Bunun bir işareti de dün İstanbul’da Saadet Partisi’nin çağrısıyla yapılan Kudüs Mitingiydi. Erdoğan bir yandan kendi doğrusunu savunmaya çalışır, diğer yandan krizi uluslararası zemine yayarak kontrol altına almaya çalışırken, AK Parti tabanına etki imkânı olan muhafazakâr, İslamcı, milliyetçi çevreler onu İsrail’e karşı daha sert tavra zorluyor.
Neler olduğunu anlamak için krizin nasıl geliştiğini hatırlayalım.
Erdoğan’ın bu adımı atarken bir amacı, başta da vurguladığımız gibi Suudi Arabistan ve Mısır gibi Sünni Arap ülkelerinin de bir tavır almasını sağlamak, almıyorlarsa da bunun bütün Müslüman ülkeler tarafından görülmesini sağlamak.

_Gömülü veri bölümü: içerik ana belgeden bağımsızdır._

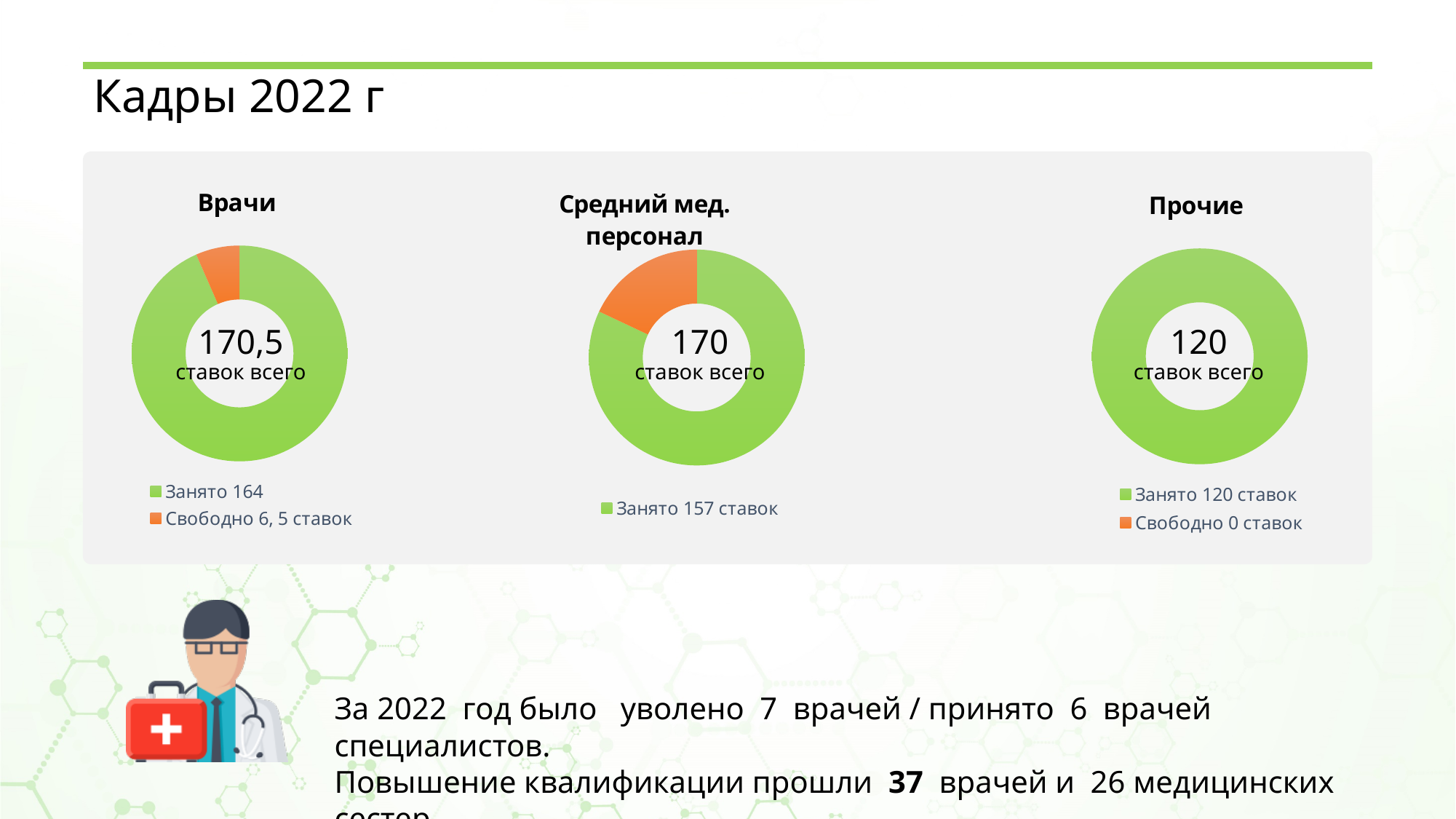
How many charts are shown on the slide? 3 How many entries does the legend of the "Прочие" chart list? 2 In the "Врачи" chart, what is the value for "Свободно"? 6, 5 ставок What kind of chart is used for "Врачи"? doughnut chart In the "Прочие" chart, how many ставок are "Свободно"? 0 In the "Врачи" chart, which is larger, "Занято" or "Свободно"? Занято In the "Средний мед. персонал" chart, what is the difference between the total ставок and the "Занято" value? 13 Which chart has the largest total number of ставок shown in its centre? Врачи In the "Средний мед. персонал" chart, how many ставок are "Занято"? 157 In the "Средний мед. персонал" chart, how many ставок всего are shown in the centre? 170 In the "Врачи" chart, how many ставок всего are shown in the centre? 170,5 In the "Врачи" chart, what is the value for "Занято"? 164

Erdoğan böylelikle sorunu uluslararası zemine yayarak hem dış, hem de iç politikadaki yükünü azaltmayı hedefliyor.
Dış politikada manzara az çok belli, ama iç politikada daha karışık.
CHP, HDP ve MHP de İsrail hükümetini yaptıklarından dolayı kınıyorlar, ama Erdoğan’ın baş ağrısı onlarla değil; daha çok (MHP Genel Merkez dışındaki) milliyetçi, muhafazakâr ve İslamcı parti, grup ve hatta cemaatlerle.